My seedlings are started in March.

Hi Stacy —

I’m also in NS — where did you get your 20′ poly? I’m finding only 10′ wide poly so far, at any of the hardware/building supply stores.

And also, it looks like you used 2 x 10′ PVC pipe, with a connector at the top, for each hoop — is that right? Again, every vendor seems to carry 10′, but not 20′ long PVC.

Thanks — and thanks for the post and validation of the flexibility of the design!

I’m at michael[nospace]jon[nospace]jensen AT gmail dot com.


Hello Stacy,
I thank you for your ideas on thePVC greenhouse. I am wondering if you have experienced any problems during the winter with snow loading on your greenhouse. I would like to build one about 18 or 20′ wide and make it about 50+’ long. Only covering about half the length with woven poly and the remaining with bird netting to be used only during the warmer months. What size PVC did you use? What spacing did you place the hoops? I would be sincerely grateful for your answers. I would also like to know if you or anyone you know has any experience with using rebar for the hoops.

Thanks so much,

Hoops are two feet apart,using electrical conduit about 2″.
The second winter was hard on the plastic but the original pvc still remains to this day.

Hi Stacy;

I have just build myself a greenhouse and would like to know at round about what time in the spring can I start planting my transplants? We live in Edmonton and I’m not sure when to start with my transplants. I keep saying to my wife that the temps inside must not drop below zero to be able to start, but now I’m not so sure.

Hi folks:
This is a most interesting topic. We’ve talked about a greenhouse and covering the garden with bird netting as well. I’m hoping there are further posts forthcoming. I have tried growing in a mini greenhouse but really don’t have the space once the greenery takes off. To be able to put it in a greenhouse would be the answer. Birds are my great challenge in the strawberries so I lay netting over them. I am in Northern Nova Scotia.

Enjoyed all your questions and answers and learned a lot. Thank you.

Found a 20 x 25 6mil UV clear Poly for about $31.00 + Tax at octa Greenhouse in Nova Scotia (902)667-5940 I know it is a Amherst number but I think thay are out of Oxford now. I don’t know what shipping would be.

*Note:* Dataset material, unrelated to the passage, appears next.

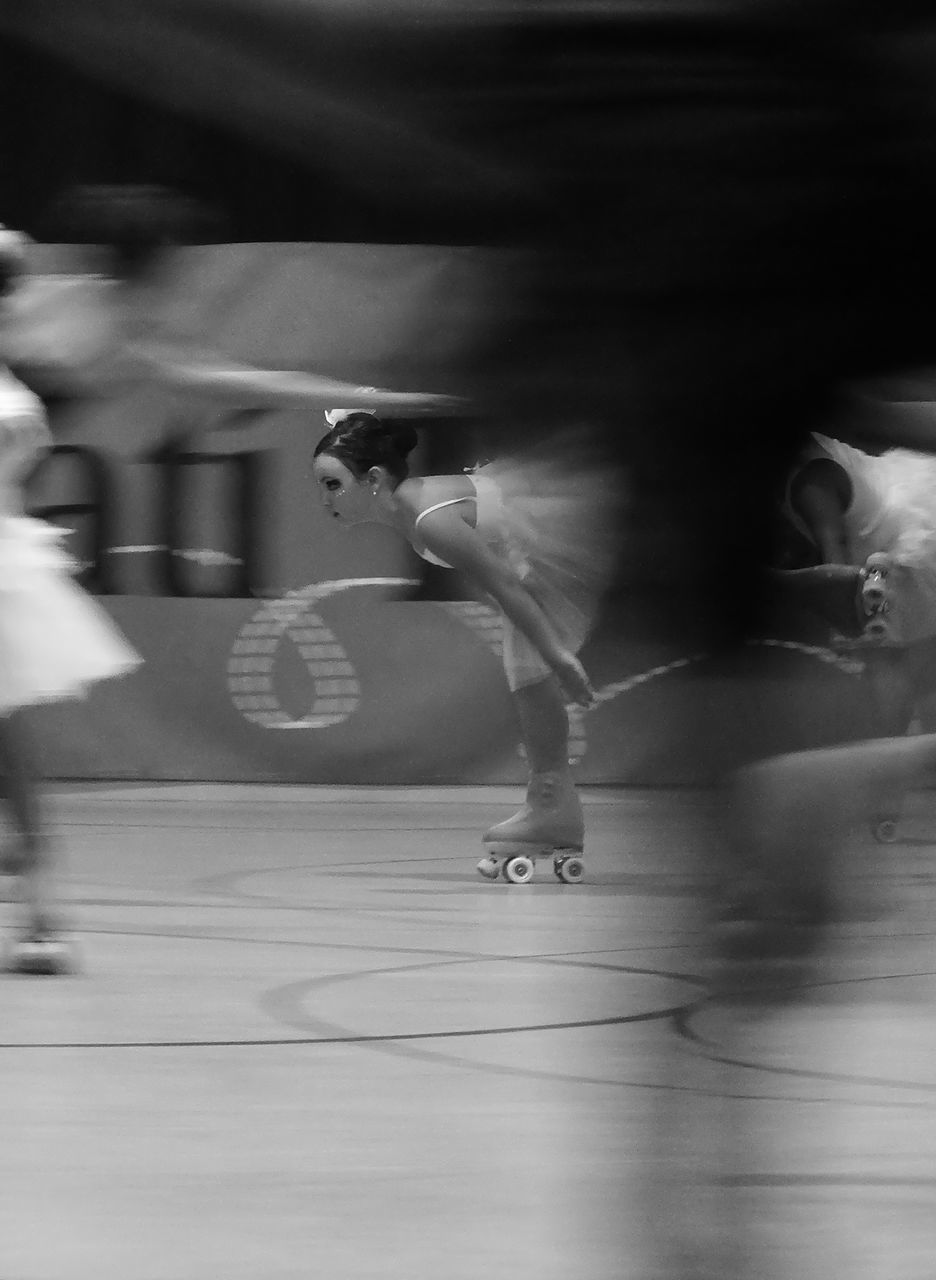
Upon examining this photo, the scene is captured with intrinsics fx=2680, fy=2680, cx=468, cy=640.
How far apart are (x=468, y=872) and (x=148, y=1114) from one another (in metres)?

I’m interested in building one of these on my university campus, also in Nova Scotia. How did this hold up to the Nova Scotia winds, rains, and snows? I’d be really interested to know if you have any geography-specific tips!

Thanks 🙂

Northern Greenhouse Sales out of Manitoba. Their woven plastic can be expected to last at least 6-10 years, and that’s in Manitoba. They are super good to deal with and have a couple of suggestions about greenhouses on their site as well.